Hier dimanche, Microsoft a été obligé de confirmer qu'une vulnérabilité (SMB) concernant ses logiciels Windows XP, Windows Server 2008 et Windows 8 a affecté ses clients dans le monde. La propagation depuis vendredi dernier du ransomware WannaCry dans de nombreux pays est considérée par l’éditeur comme un bon exemple des problèmes causés par le stockage de vulnérabilités logicielles par les gouvernements.

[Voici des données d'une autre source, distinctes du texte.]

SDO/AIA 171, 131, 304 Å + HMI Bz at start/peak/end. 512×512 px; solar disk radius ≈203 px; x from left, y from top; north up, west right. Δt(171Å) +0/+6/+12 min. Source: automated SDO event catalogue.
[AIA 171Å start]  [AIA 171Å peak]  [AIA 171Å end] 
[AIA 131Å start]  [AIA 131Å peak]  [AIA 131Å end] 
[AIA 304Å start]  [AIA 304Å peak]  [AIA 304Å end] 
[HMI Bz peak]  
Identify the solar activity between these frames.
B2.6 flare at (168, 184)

L’outil d’intrusion développé par la NSA à partir de cette faille a été dérobée et publiée par les hackers du groupe Shadow Brokers.

En se référant à l'attaque sous le terme « wake-up-call », le président et directeur des affaires juridiques de Microsoft, Brad Smith, a indiqué sur le blog de l’éditeur que les gouvernements doivent « considérer les dommages causés aux personnes par l'accumulation de ces vulnérabilités et l'utilisation de ces exploits. »

Windows XP, Server 2003 et Windows 8 concernés 

Le ransomware, également appelé WannaCryt ou WannaCryptor, fonctionne en exploitant une vulnérabilité SMB dans d'anciennes versions de Windows grâce à un outil de piratage baptisé EternalBlue et volé à la NSA. Microsoft confirme que les exploits de WannaCry utilisés lors de l'attaque du vendredi 12 mai sont issus des exploits volés à la NSA. « Jusqu'à l'attaque de ce week-end, Microsoft refusait de le confirmer officiellement, alors que le gouvernement américain refusait de confirmer ou de nier que c'était son exploit », a indiqué Edward Snowden dans un tweet.

Le 14 mars, la société avait publié une mise à jour de sécurité pour corriger cette vulnérabilité à destination de ses versions d'OS encore supportées. « Alors que des systèmes et ordinateurs Windows plus récents et protégés avaient permis à Windows Update d'appliquer cette dernière mise à jour, de nombreux ordinateurs sont restés vulnérables à l'échelle mondiale », a déclaré Brad Smith. « En conséquence, des hôpitaux, des entreprises, des gouvernements et des ordinateurs chez des particuliers ont été touchés ». Et ce week-end, l’éditeur a été obligé de déployer en urgence un patch pour Windows XP, Windows Server 2003 et Windows 8, dont le support n’est plus assuré par Microsoft mais sur abonnement par certaines entreprises.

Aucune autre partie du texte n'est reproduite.